[[ Records shown open ]]

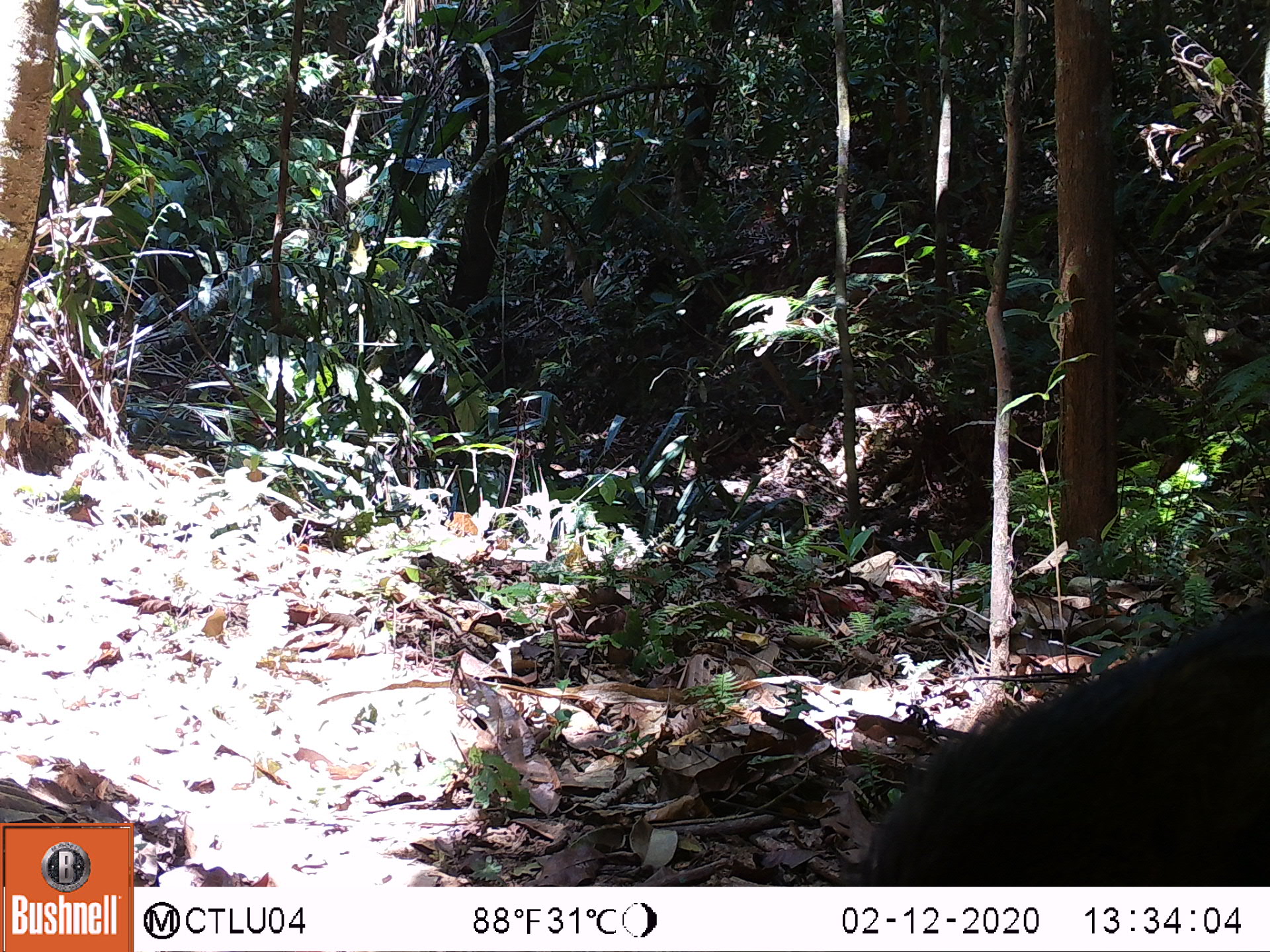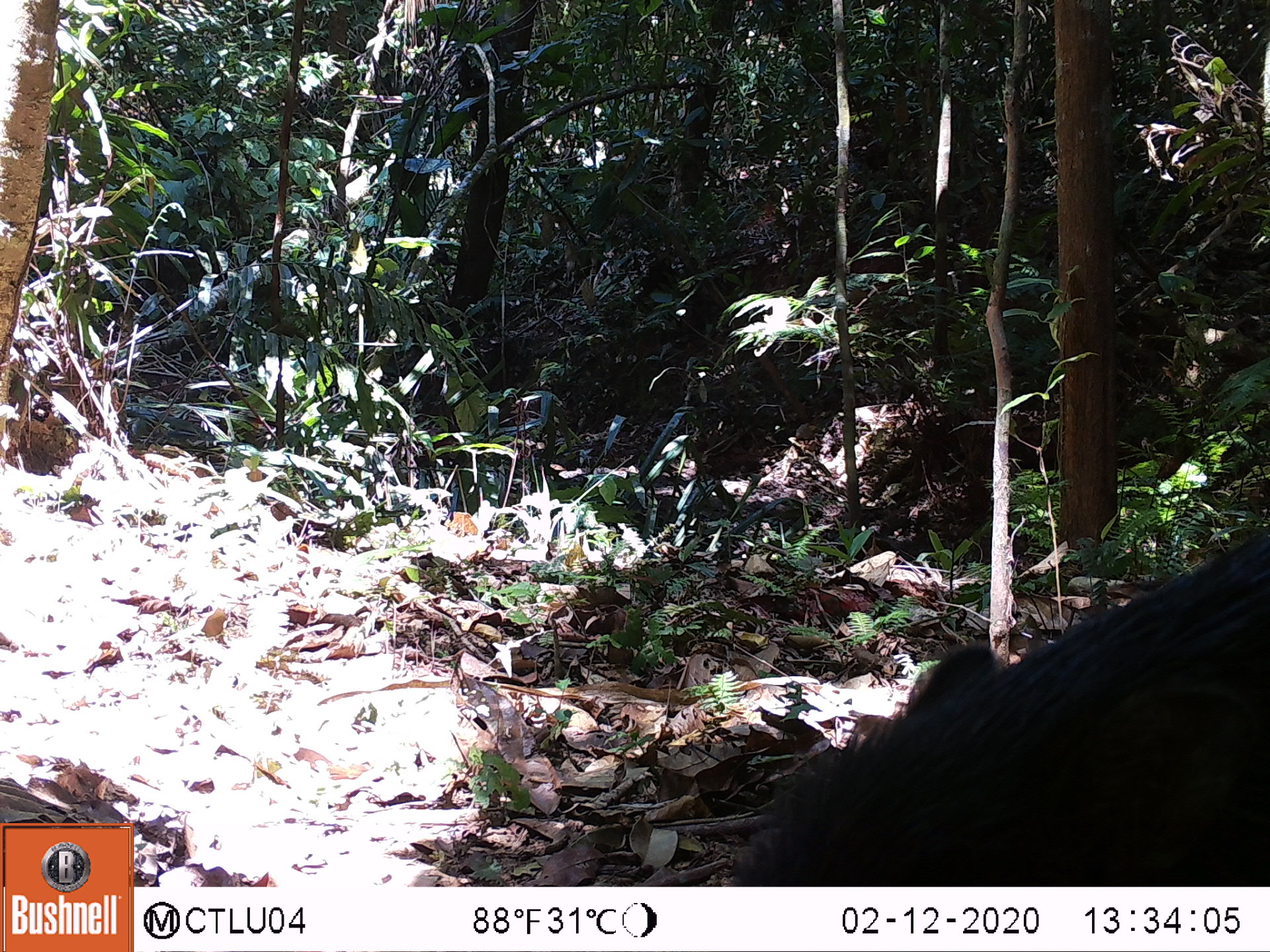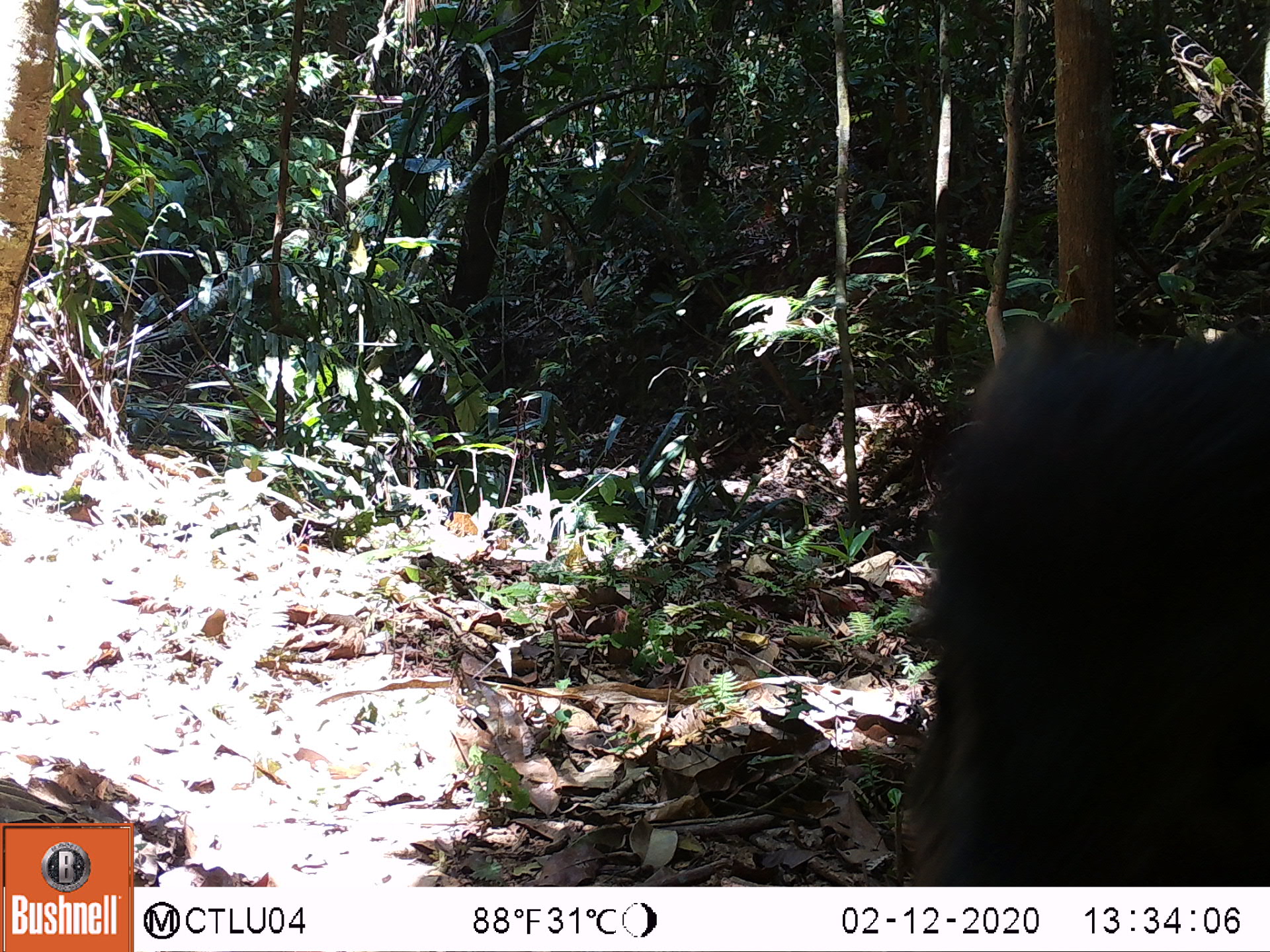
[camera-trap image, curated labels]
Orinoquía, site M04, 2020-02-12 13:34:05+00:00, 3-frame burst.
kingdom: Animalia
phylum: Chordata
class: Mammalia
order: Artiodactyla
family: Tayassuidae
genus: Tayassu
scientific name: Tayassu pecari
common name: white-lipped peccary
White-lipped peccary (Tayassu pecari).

[[ Records shown closed ]]
[[ Records shown open ]]

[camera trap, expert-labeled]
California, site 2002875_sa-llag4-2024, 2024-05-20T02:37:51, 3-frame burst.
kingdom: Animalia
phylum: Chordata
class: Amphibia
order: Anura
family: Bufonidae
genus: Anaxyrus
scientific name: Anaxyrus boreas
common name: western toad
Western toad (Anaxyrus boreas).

[[ Records shown closed ]]

> _Exercise description_: Which lines of the data above contain "trap"? Copy each one.

> _Finished exercise_:
[camera-trap image, curated labels]
[camera trap, expert-labeled]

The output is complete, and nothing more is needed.